Now open up your app in a browser by using the heroku open command, and navigate to the Wagtail admin. But what's this? No CSS, images, or static assets of any kind? That is because Django cannot serve static assets in a production environment on its own.

Enter Whitenoise!

Serving static assets on Heroku

Whitenoise is a Python library that allows Django to serve its own static files without relying on a CDN like Amazon S3. First of all, let's install the package and add it to our requirements.txt file.

pip install whitenoise
pip freeze > requirements.txt

Then we'll tell Heroku that we want to use it by changing our wsgi.py file to read as follows:

import os
from django.core.wsgi import get_wsgi_application
from whitenoise.django import DjangoWhiteNoise

os.environ.setdefault("DJANGO_SETTINGS_MODULE", "project_title.settings")

application = get_wsgi_application()
application = DjangoWhiteNoise(application)

Note: the above is for Whitenoise 3. If you are using Whitenoise 4, the wsgi integration has been removed. Instead you should add Whitenoise to your middleware list. See v4.0 breaking changes

Don’t forget to change project_title to your project’s name.
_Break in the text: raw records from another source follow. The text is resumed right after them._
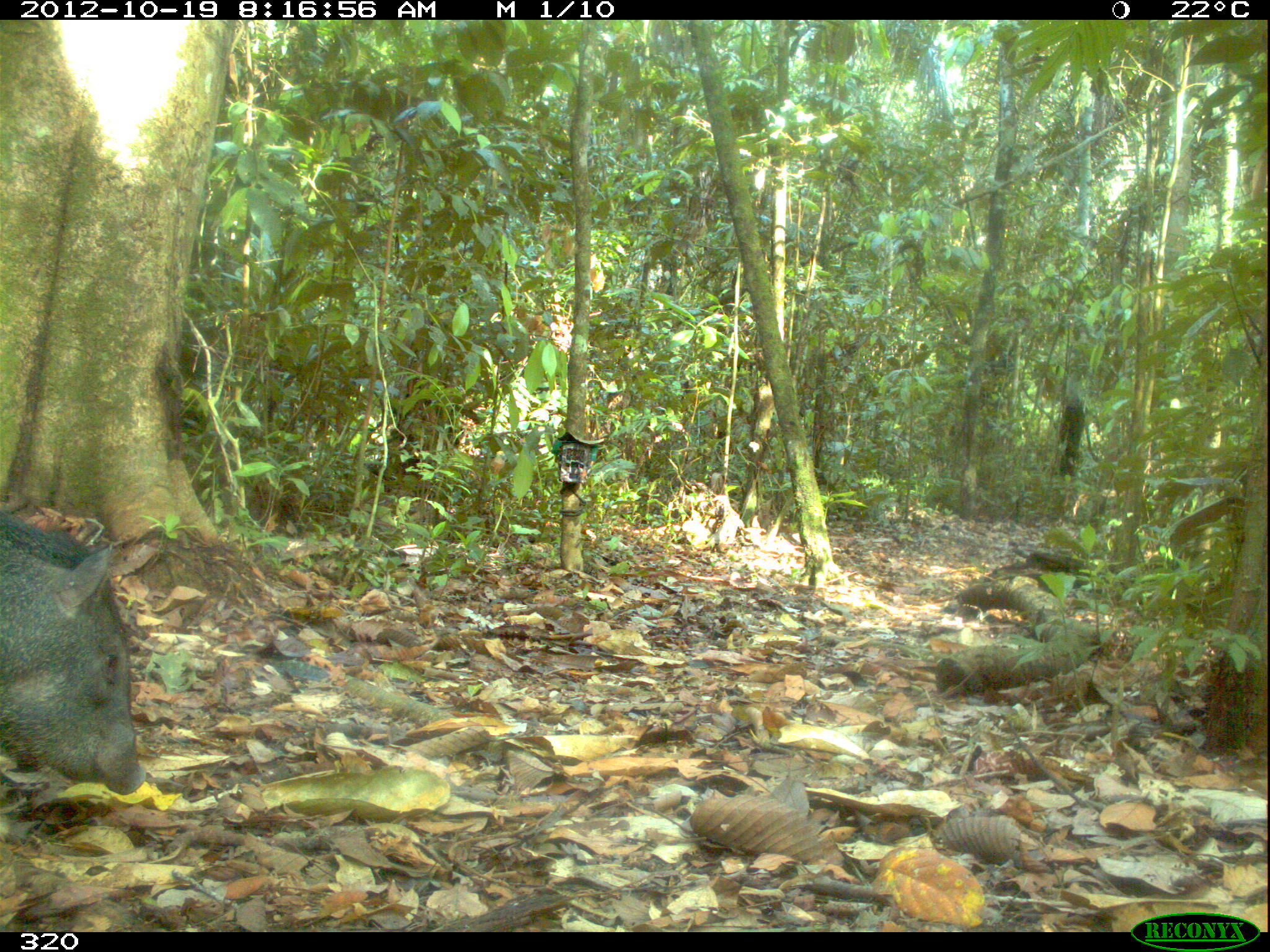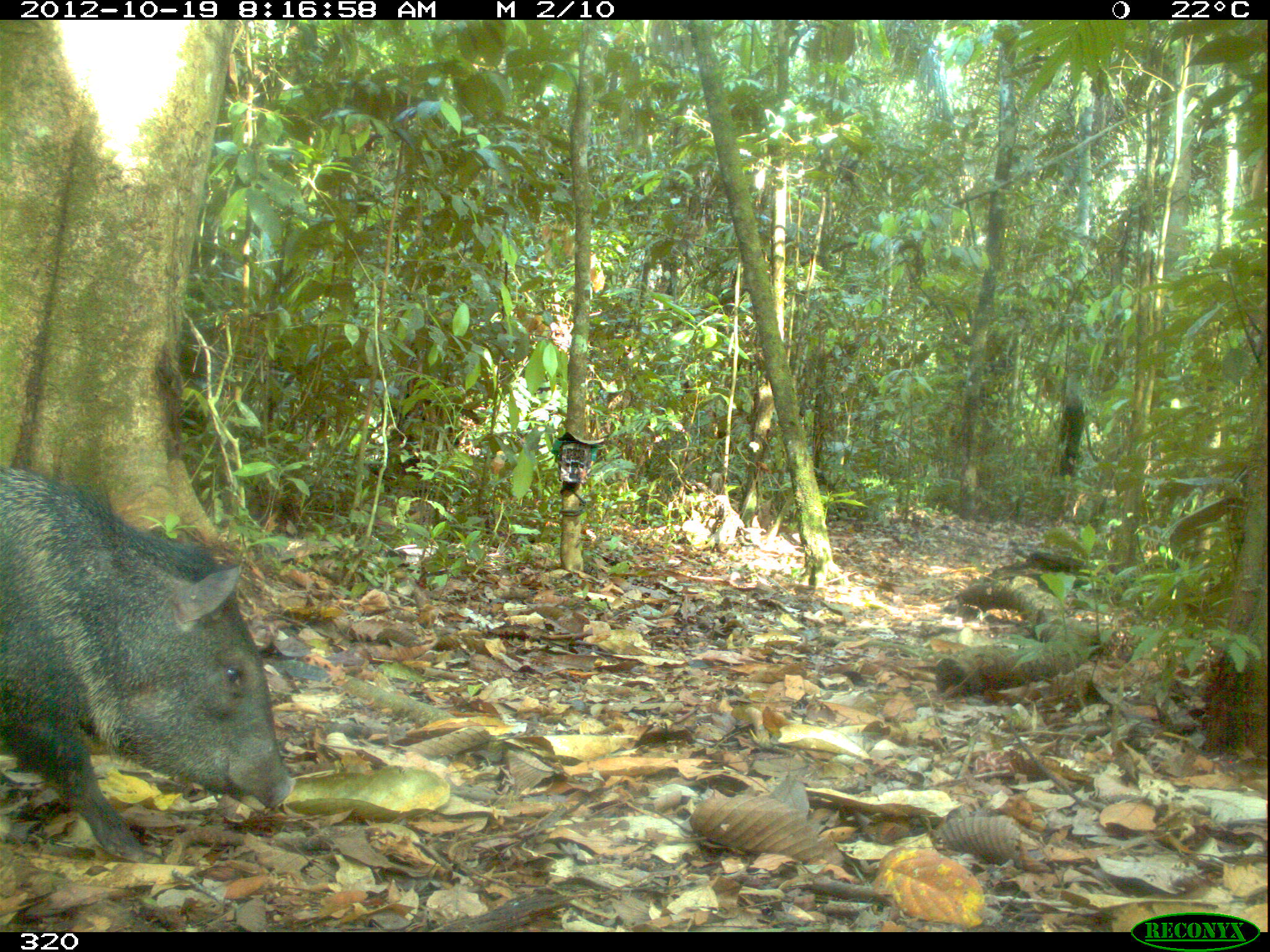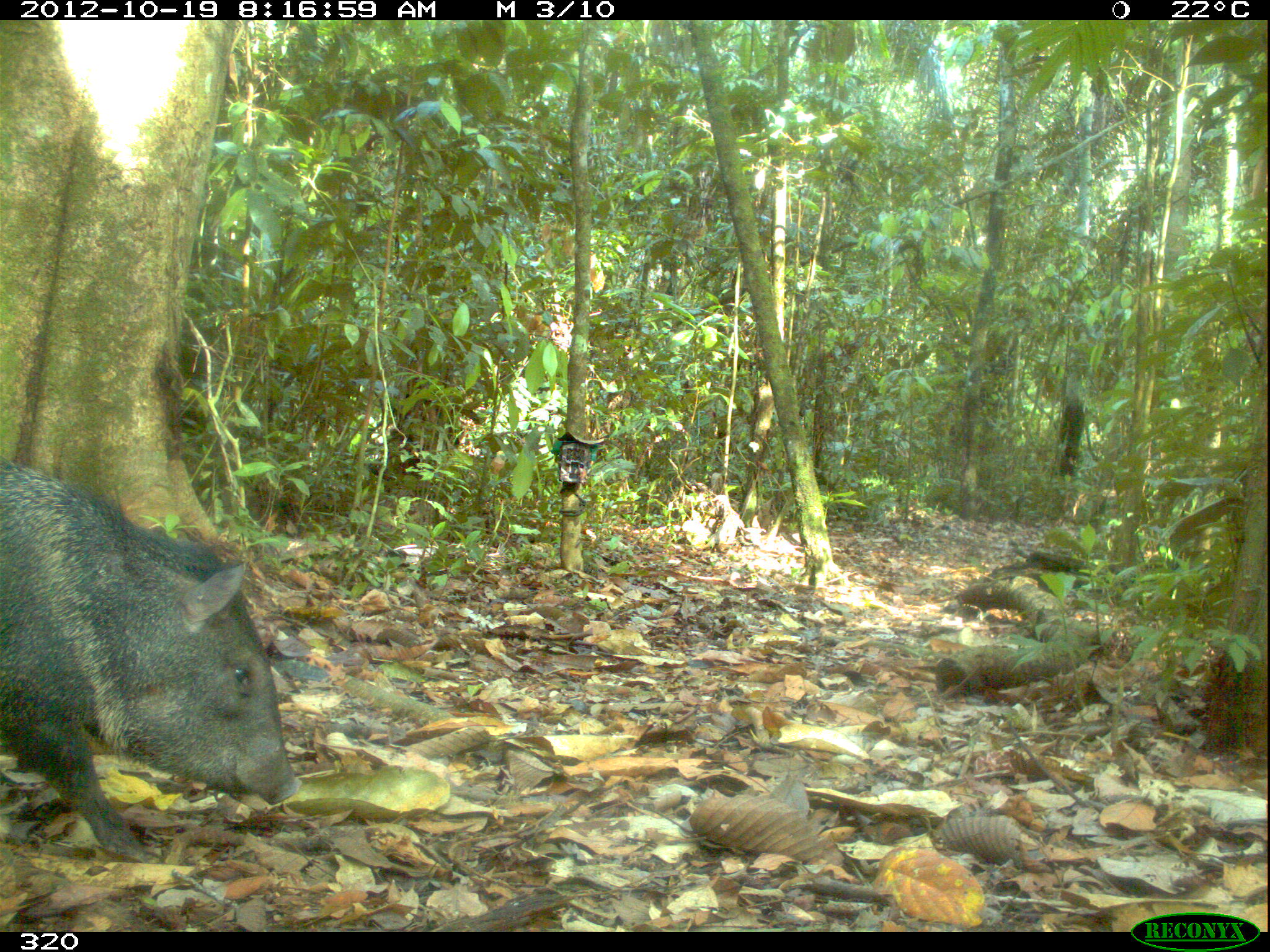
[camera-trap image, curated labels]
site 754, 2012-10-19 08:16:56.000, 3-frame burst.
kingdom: Animalia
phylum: Chordata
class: Mammalia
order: Artiodactyla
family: Tayassuidae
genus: Pecari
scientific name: Pecari tajacu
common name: collared peccary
Pecari tajacu (collared peccary).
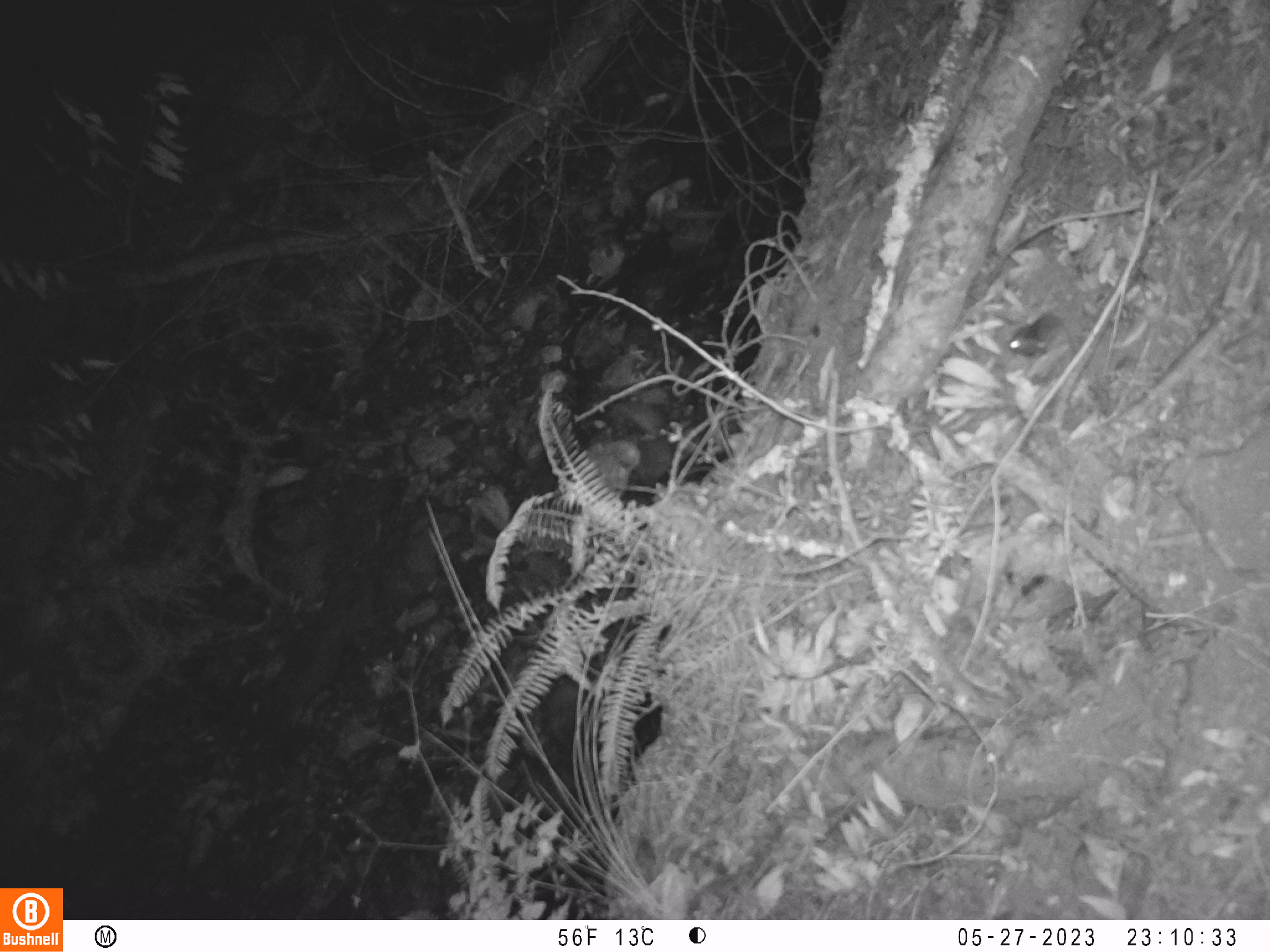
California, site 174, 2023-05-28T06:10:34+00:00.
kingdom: Animalia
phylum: Chordata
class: Mammalia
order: Rodentia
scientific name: Rodentia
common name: mouse or rat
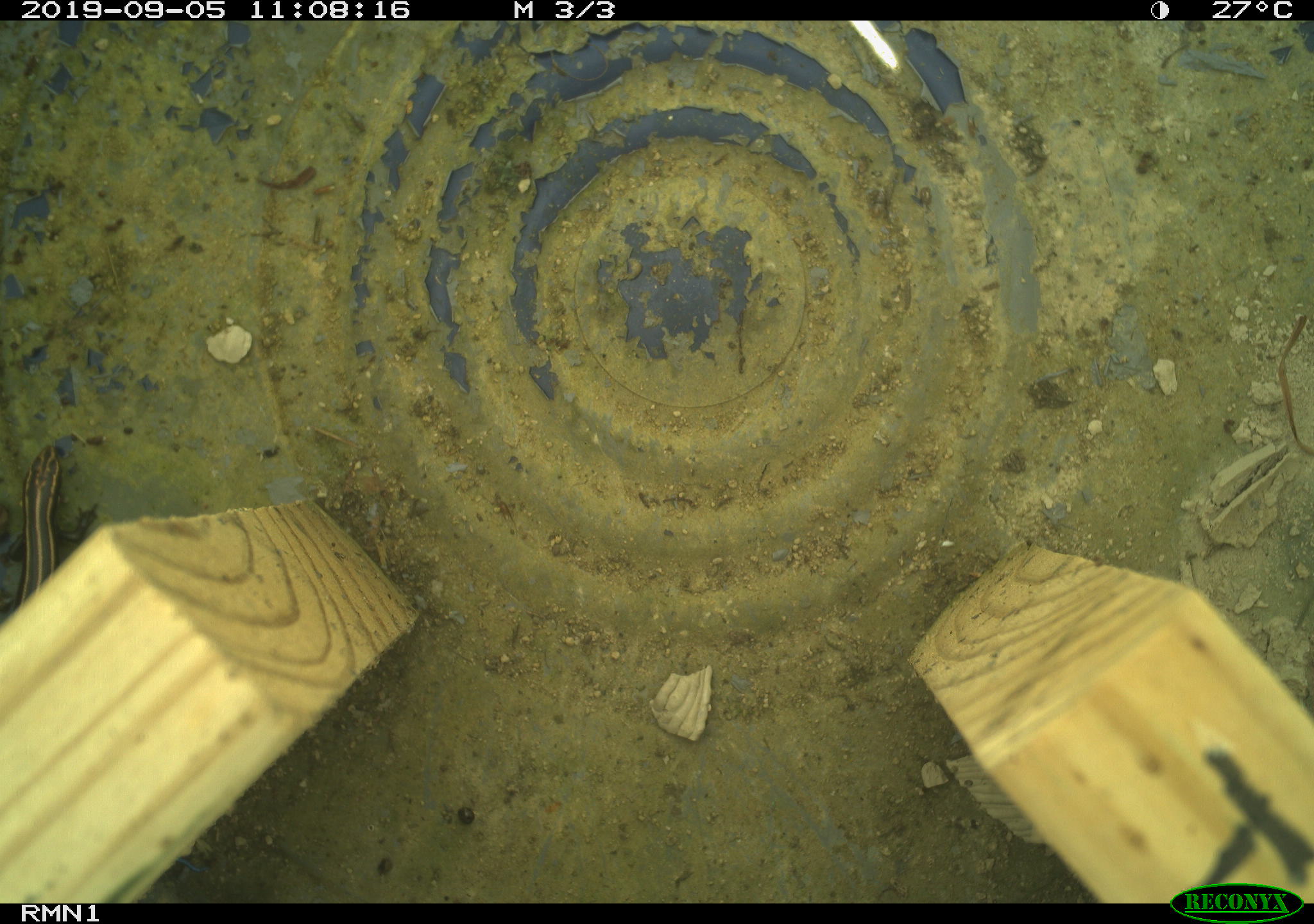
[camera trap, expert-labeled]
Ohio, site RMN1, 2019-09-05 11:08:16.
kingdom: Animalia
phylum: Chordata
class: Reptilia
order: Squamata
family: Scincidae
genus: Plestiodon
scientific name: Plestiodon fasciatus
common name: common five-lined skink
Common five-lined skink (Plestiodon fasciatus).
We'll use Whitenoise's gzip functionality, and activate the offline compression, which is required to generate the admin section assets. Add the following code into your production.py file.

# For Whitenoise 4 use 'whitenoise.storage.CompressedManifestStaticFilesStorage'
STATICFILES_STORAGE = 'whitenoise.django.GzipManifestStaticFilesStorage'


COMPRESS_OFFLINE = True
COMPRESS_CSS_FILTERS = [
    'compressor.filters.css_default.CssAbsoluteFilter',
    'compressor.filters.cssmin.CSSMinFilter',
]
COMPRESS_CSS_HASHING_METHOD = 'content'

Finally add, commit and push your code again, and that's it! If you navigate to the Wagtail admin you should now be seeing static assets in all of their glory!

While Whitenoise is a handy solution for static assets, it is not intended to handle media assets. There are a few reasons for this. The main reason being that it only checks for files at startup so anything uploaded by a user won’t be seen. It could also open your project up to security risks if you use Whitenoise for media files. Amazon's S3 service is perfect for this.